• _Task objective_:
Repeat the entries below exactly and in full.

• _Entries supplied_:
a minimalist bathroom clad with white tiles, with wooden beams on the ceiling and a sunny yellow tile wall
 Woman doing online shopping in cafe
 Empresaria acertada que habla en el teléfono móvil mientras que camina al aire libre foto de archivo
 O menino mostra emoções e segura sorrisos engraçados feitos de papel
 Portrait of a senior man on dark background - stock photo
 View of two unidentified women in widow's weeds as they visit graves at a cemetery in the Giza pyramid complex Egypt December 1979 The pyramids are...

• _Solution to the problem_:
a minimalist bathroom clad with white tiles, with wooden beams on the ceiling and a sunny yellow tile wall
 Woman doing online shopping in cafe
 Empresaria acertada que habla en el teléfono móvil mientras que camina al aire libre foto de archivo
 O menino mostra emoções e segura sorrisos engraçados feitos de papel
 Portrait of a senior man on dark background - stock photo
 View of two unidentified women in widow's weeds as they visit graves at a cemetery in the Giza pyramid complex Egypt December 1979 The pyramids are...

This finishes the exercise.